CAA president Pech Sarath said on November 29 that the show, to be held in Thmey Chhongrouk village of Thpong district’s Ya Ang commune, will feature three generations of chapei dang veng players – including masters, journeymen and apprentices.

Sarath said that before the concert, which will start at 9am and run to 11am, there will be a folk game played called Chamroeun chapei dang veng and there are also volunteers from the Lakhon Khol Khmer Masked Theatre who will put on a traditional show as well.
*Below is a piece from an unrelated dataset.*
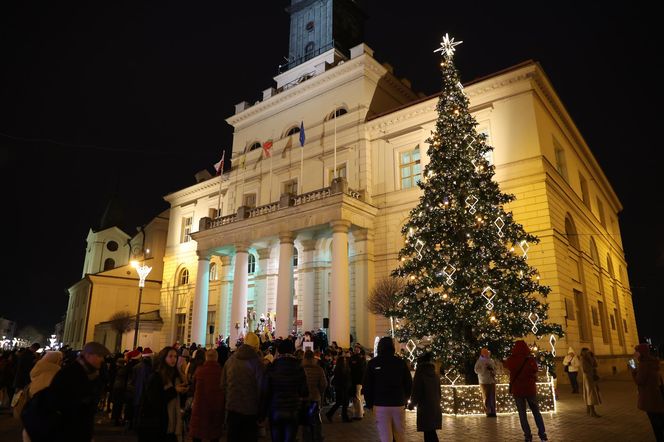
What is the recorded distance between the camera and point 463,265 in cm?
1441

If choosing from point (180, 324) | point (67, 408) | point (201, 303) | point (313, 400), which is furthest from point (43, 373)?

Sarath said he had noted that young people in the modern era do not often meet to talk about the chapei dang veng or other ancient Khmer folk arts. Therefore, the concert is organised with three groups according to age and skill, because Khmer traditional arts will be in the hands of young people eventually and they must be instructed in these matters to prevent the traditions from dying.

“I encourage children to participate because they are the heirs and successors of the Khmer cultural heritage. If in the future we lose support, only the current youth and children learning these arts will be able to ensure they survive,” he said.
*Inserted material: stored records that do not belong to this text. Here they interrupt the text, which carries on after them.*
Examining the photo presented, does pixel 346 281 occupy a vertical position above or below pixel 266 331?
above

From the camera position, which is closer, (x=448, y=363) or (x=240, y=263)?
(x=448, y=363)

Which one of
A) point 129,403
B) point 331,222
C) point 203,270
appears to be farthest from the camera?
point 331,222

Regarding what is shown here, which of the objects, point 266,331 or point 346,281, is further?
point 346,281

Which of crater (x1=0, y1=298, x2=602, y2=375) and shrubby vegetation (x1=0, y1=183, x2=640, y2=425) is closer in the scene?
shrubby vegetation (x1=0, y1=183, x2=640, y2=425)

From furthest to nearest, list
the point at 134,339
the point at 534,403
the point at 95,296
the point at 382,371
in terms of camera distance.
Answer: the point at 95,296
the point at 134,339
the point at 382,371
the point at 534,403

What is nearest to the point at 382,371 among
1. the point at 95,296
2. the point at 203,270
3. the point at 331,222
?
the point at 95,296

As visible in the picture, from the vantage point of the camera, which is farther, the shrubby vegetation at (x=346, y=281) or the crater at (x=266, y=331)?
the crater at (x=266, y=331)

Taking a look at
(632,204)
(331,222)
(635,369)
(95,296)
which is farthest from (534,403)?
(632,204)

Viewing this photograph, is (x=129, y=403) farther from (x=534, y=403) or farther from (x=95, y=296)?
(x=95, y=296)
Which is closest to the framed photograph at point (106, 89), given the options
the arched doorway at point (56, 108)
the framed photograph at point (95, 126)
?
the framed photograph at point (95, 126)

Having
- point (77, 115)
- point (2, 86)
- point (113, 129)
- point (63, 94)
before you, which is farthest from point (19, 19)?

Sarath said the performance will include a song dedicated to the craftsman deity Preah Pisnukar (or Vishvakarma in Sanskrit). Another highlight would be when the elders and young people sing the Ladi Tra song together while all playing the chapei dang veng.

There will also be a display of 21 chapei dang vengs with some sized for children and others for women or men.
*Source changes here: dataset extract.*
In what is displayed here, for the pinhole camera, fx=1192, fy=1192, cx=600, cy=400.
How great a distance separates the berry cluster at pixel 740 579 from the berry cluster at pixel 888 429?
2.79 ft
Funan Art group leader Sup Sakara said the show was a good starting point because an audience will always show up when there is a celebration like this.

The audience will be able to see the kinds of shows that their group put on and perhaps become more interested in Khmer traditional art, and with this longer chapei dang veng performance, the organisers can present the songs in their original formats to the audience.

“Those who come to the concert will hear chapei songs and learn chapei history. We hope the young people present become interested in the instrument and want to find out more or even decide to take lessons and learn how to play it themselves,” he said.

Sakara said that in order for the art form to catch on with the new generation of young people to encourage them to become more supportive of Khmer classical art, the current leaders in these art forms with the highest mastery of the skills required must spend time organising events like this one, motivating young people and educating them.

“If people know how to support Khmer traditional arts, then we believe that they will. So if there are training classes in the villages, communes or schools to make these arts more visible, there will be more support,” he said.

Siyonn Sophearith, the ministry’s director-general of techniques for cultural affairs, said on November 29 that the association and its artists have raised the value of Khmer traditional arts and the ministry fully supports their activities and encourages all associations related to the intangible Khmer cultural heritage to grow and expand.

He added that the ministry has promoted the event in the form of a memorial night on November 28 and via posts to social media like Facebook and with advertisements on television.

The ministry has also asked those who are masters in an art form that is part of Khmer heritage to train apprentices in the communities where they live.

According to Sophearith, the ministry also plans to attract more participants after noticing that there is more participation after two concerts with chapei dang veng performing the stories of Sovannasam Cheadok and Soben Komar.

“Those stories are very popular when done as a stage show and we can use them to showcase the chapei and increase people’s interest in it,” he said.